In this section:
What is a fixed rate bond?
A fixed rate bond is a type of savings account where you receive a guaranteed rate of interest for a set period of time. With this type of account your money is locked away for a specified term. This means you won’t be able to access your money during this time.
As a general rule, the longer your money is locked away for, the better the interest rate you can achieve. This is because banks and building societies use your money for their own funding purposes for the duration of your bond’s term. So, in return for the level of security you provide by not accessing your money for a specified period of time, banks and building societies are willing to give you a higher rate of interest on your account.

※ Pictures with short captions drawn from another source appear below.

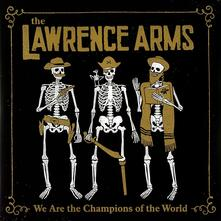 We Are the Champions of the World - Vinile LP di Lawrence Arms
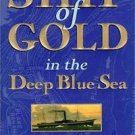 Ship of Gold in the Deep Blue Sea : The History and Discovery of America's...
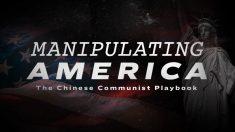 """Alerta de estreno: Nuevo documental """"Manipulando a Estados Unidos: La estrategia del comunismo chino"""""""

A fixed rate bond is one of the best ways to secure a decent amount of interest on a large pot of money. However, as you aren’t able to access your savings during the bond’s term, it is generally a good idea to have an easy access savings account as well for your ‘emergency fund’.
What are the benefits of a fixed rate bond?
There are several benefits to having a fixed rate bond. Let’s take a look:
Guaranteed interest rate – One perk of a fixed rate bond is that you have a guaranteed rate of interest for the duration of the bond’s term. This means you can calculate exactly what you will earn from your savings pot. And your interest rate is protected from any downturn in the market.
Higher rate of interest – A fixed rate bond usually offers a higher rate of interest when compared to the likes of an easy access account. Banks and building societies reward savers for locking their money away for a set period of time. The longer the term of the bond, the higher the rate of interest tends to be.
Minimal risk – As a fixed rate bond is a savings account and not a type of investment product, there is minimal risk to your money. The bond is protected by the Financial Services Compensation Scheme (FSCS).
What different terms are available?
Terms of varying lengths are available when it comes to a fixed rate bond. Typically, the longer you tie your money up for, the higher the rate of interest you can achieve. Just make sure you calculate how long you can realistically afford to lock your money away for.
The most common fixed rate bond terms range from one year to five years.
If you are looking for a shorter-term bond, you can find some as short as one to three weeks, or one to 18 months. But the likelihood is that you will achieve a better rate of interest with a longer-term bond.
Bonds that last more than five years are also available. But if you are interested in a term this long, it is best to talk to a financial advisor. They will be able to talk you through your investment options and help you to decide whether locking your money away for a long period of time is the best choice for you.
How does a fixed rate bond work?
In order to open a fixed rate bond you will need to make a deposit. Bonds have varying minimum and maximum deposits. Minimum deposits can range from £1 to £50,000, while maximum deposits can be as high as £2,000,000.
It is important to know if there are any limits on the amount you deposit, as once the deposit is made, you usually can’t add to it. There are some bonds that will allow further deposits for a limited time (referred to as ‘while the issue is open’), but for most, that first deposit will be your only one.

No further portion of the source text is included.